The context of the text is criticism, a compendium of what the magazine considered best and worst in a variety of settings in the Boston scene. Criticism, an expression of opinion, is not defamatory. Gertz v. Robert Welch, Inc., 418 U.S. 323, 339-340 (1974). Steak Bit of Westbury, Inc. v. Newsday, Inc., 70 Misc. 2d 437, 438 (N.Y. Sup. Ct. 1972) ("On the whole I thought it was a pretty unappetizing group of eating places. It was mostly all fake food, ground-up schmutz").
As the majority has observed, the defendant in the case before us tossed garlands and nettles to the best and the worst in a variety of categories. In the category of sports the magazine cited the best and worst: sports announcer, sexy athlete, sports move of the year, local sports book, locker, local ski slopes, pick-up basketball game, and sports groupie. The very subjects bespeak levity and tongue in cheek. The entire text, i.e. the complete expression of the critic's view under the subcategory of worst sports announcer, after identifying the unfortunate winner, consists of one sentence: "The only newscaster in town who is enrolled in a course for remedial speaking." Can one sensibly read this as other than an ironic style of expressing the magazine's opinion or as hyperbole? I do not think so. The next subcategory, sexy athlete, carries on in the same vein. Giving the award to the Bruins, the magazine says: "You'd look like a gargoyle, too, if you'd spent a lifetime fielding pucks with your face." Is this, too, a statement of fact? The art work which adorns the text is in a similarly comic vein. Taking into account this background, I think the majority's reading of the text is the type of close analysis which we said in Borski v. Kochanowski, 3 Mass. App. Ct. 269 , 271 (1975), "is hardly a realistic indication of how this publication would be read . . . ."

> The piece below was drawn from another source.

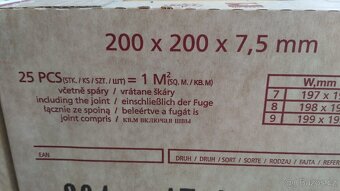 Glazované keramické dlaždice, obklady 20x20cm, růžová matná - 3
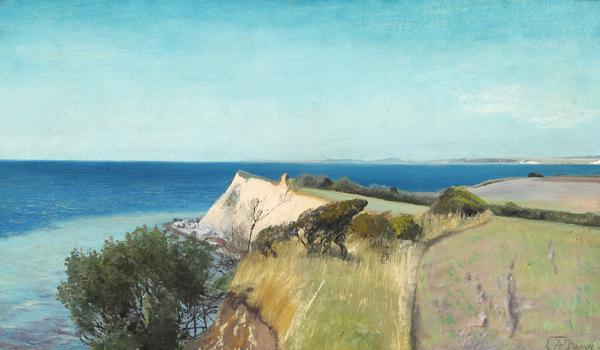 Cliff at the island Enø - Laurits Andersen Ring | FeelTheArt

That the plaintiff is a public figure, a television sports announcer, makes him particularly fair game for the barbs of the critic. Solomone v. MacMillan Publishing Co., 411 N.Y.S.2d 105 110 (Sup. Ct. 1978).

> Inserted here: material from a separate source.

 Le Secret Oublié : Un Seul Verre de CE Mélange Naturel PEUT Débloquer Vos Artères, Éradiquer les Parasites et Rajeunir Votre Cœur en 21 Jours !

I prefer that the pen of the satirist not be blunted by the blue pencil of the libel lawyer and would affirm the judgment below.

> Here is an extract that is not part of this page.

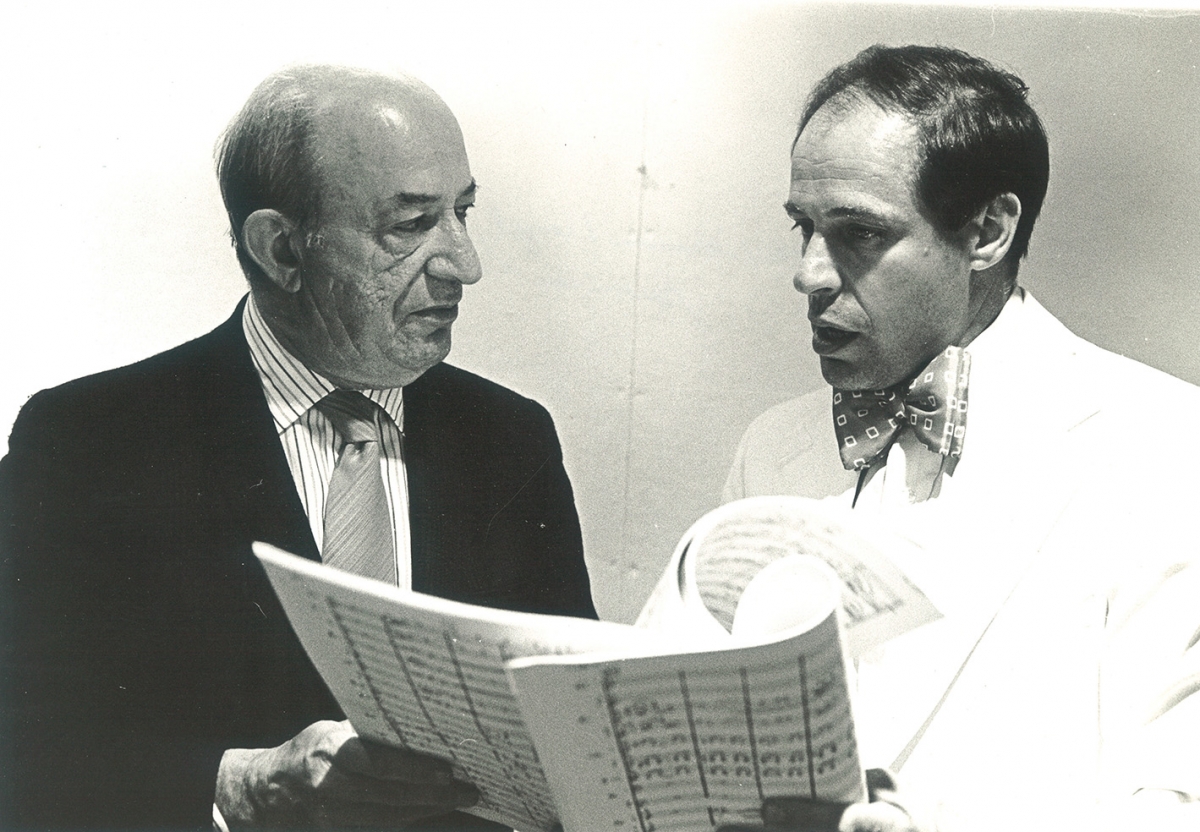 American composer Norman Lloyd with RAB  1976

[Note 1] By classifying the statement in issue as hyperbole, the defendant assumes the very thing to be proved. Hyperbole is defined as an extravagant exaggeration, and depends for its comic effect on the recognition of an obvious incongruity. The statement might be viewed as a form of irony, a more subtle type of humor, in which the literal and implied meanings are at variance. The use of irony pays "an implicit compliment to the intelligence of the reader, who is associated with the knowing minority not taken in by the literal meaning." Abrams, A Glossary of Literary Terms 44 (1957). The risk in comic irony is that readers may not appreciate the unstated ironic meaning and may take the statement literally.